PG&E states that its ability to purchase electricity in excess of its own generation including must-take generation from the PX's day-ahead and day-of markets ended effective January 18 and January 19, 2001, respectively. On January 31, 2001, the Commission issued D.01-01-061, adopting an interim accounting methodology for URG, which was subject to later adjustment and true-up. Because of the immediate need for a reasonable cost proxy for utility retained generation, PG&E calculated the Schedule PX price using an estimate of its cost-of-service for its retained generation. In D.01-03-081, the Commission elaborated on the payment mechanisms used for recovery of the costs of DWR power sales to PG&E's end-user customers. PG&E has used those payment amounts, as modified by subsequent decisions, as the basis for the pricing of DWR-provided power under Schedule PX.
Thus, since the demise of the PX, PG&E has used a measure of the cost of energy to determine the DA credit, but (due to the same demise) is not based on its actual avoided costs. In place of the forward-market price of power from the PX and other avoided costs, PG&E now uses a weighted average generation cost for retained generation, power purchases and DWR power, increased by ISO administrative costs. PG&E also adjusts prices for distribution losses, the uncollectible allowance, and a procurement adder as required by Schedule PX. PG&E does not propose to retroactively adjust credits that were rendered using its current methodology. No party objects to PG&E's proposal. It is a reasonable approach that recognizes the market realities and will be adopted.
PG&E proposes to provide bottoms-up billing to DA customers, once its new billing system is in place. Under this method, there is no credit. DA customers would pay the sum of transmission (including reliability services), distribution, nuclear decommissioning, public purpose programs, and the fixed transition amount (FTA), where applicable, as well as any nonbypassable charges approved by the Commission for DA customers. DA customers would not pay the average three-cent per kWh and one-cent per kWh generation surcharges; however, they would pay charges the Commission may impose on them, for example, DWR bond charges, applicable DWR power costs, PG&E's ongoing CTC, and PG&E's historic uncollected charges.

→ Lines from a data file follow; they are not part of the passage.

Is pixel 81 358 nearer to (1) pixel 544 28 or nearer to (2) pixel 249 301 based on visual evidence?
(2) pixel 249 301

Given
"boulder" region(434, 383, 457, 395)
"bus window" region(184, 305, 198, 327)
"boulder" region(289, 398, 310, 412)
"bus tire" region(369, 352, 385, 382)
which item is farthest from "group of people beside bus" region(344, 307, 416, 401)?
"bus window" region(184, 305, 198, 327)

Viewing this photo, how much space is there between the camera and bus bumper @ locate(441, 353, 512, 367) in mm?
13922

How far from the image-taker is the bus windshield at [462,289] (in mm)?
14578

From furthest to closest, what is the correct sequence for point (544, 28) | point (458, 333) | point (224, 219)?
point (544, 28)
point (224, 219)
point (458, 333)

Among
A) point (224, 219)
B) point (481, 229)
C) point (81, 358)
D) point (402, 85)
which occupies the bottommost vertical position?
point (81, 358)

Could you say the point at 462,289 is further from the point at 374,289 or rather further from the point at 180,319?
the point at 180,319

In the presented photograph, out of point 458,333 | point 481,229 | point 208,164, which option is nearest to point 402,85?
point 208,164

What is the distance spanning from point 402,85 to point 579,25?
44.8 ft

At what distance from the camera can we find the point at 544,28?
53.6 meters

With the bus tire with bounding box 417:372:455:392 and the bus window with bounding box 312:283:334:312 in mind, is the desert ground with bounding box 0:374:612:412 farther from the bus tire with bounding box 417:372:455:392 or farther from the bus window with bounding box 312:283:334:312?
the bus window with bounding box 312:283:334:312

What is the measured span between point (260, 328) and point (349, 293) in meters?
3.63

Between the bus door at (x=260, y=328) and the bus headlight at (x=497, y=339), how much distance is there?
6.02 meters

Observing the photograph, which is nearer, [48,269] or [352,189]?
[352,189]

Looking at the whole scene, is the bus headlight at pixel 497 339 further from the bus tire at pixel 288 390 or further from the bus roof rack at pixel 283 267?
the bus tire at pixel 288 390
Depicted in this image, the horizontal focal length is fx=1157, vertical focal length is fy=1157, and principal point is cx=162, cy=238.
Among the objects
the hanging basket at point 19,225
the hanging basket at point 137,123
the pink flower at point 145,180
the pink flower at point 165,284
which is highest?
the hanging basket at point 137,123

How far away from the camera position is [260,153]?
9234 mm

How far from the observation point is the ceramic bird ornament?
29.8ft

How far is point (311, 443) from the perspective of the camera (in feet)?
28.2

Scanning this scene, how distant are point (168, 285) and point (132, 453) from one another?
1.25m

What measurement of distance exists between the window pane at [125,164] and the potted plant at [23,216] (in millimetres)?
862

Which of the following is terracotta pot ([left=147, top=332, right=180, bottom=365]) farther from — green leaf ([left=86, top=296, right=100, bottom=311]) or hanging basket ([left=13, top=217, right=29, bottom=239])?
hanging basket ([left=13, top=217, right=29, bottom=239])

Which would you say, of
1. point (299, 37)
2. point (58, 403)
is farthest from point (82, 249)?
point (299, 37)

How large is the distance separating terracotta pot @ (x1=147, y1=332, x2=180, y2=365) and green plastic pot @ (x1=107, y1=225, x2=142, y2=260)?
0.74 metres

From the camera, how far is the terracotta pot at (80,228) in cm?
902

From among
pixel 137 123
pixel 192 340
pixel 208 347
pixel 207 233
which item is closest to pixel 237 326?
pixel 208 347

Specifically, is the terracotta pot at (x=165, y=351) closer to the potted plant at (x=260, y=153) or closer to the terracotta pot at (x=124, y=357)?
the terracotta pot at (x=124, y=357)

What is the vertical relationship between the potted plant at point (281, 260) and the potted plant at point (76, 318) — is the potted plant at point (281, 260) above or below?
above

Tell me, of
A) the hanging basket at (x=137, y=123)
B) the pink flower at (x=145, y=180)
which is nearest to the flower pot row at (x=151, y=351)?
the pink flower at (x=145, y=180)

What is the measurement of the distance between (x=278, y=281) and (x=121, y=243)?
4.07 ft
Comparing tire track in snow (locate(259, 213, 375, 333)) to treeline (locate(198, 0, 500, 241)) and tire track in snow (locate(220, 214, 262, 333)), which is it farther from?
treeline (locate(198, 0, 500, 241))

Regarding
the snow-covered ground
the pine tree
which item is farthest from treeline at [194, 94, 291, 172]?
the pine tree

In order to implement bottoms-up billing for DA customers, PG&E proposes to amend its tariff to include in distribution rates the costs of the nonfirm discounts, rate limiter adjustments, and power factor adjustments (including standby reactive charges). Since these costs had previously been allocated to generation, they could be avoided by a DA customer billed on a bottoms-up basis. By putting these costs in distribution rates, DA customers will not avoid paying for these discounts. This was approved in the Phase 2 Post-Transition Electric Ratemaking (PTER) decision (D.00-06-034, Ordering Paragraph No. 14). No party objects to PG&E's proposal. This approach is reasonable because it complies with previous decisions and it will be adopted.
2 San Diego Gas and Electric Company v. Sellers of Energy, 92 F.E.R.C. (CCH)¶61,172 (Aug. 23, 2000), reh'g pending. 3 See San Diego Gas and Electric Co. v. Sellers of Energy 93 F.E.R.C. (CCH) ¶61, 121 at p. 61,370 (Nov. 1, 2000). 4 When we speak of refunds in this context we refer not to money going back to DA customers, but to a recomputation of their credit. If a refund is ordered the credit would have been less and the DA customer would have been overpaid by PG&E thereby causing a repayment to PG&E.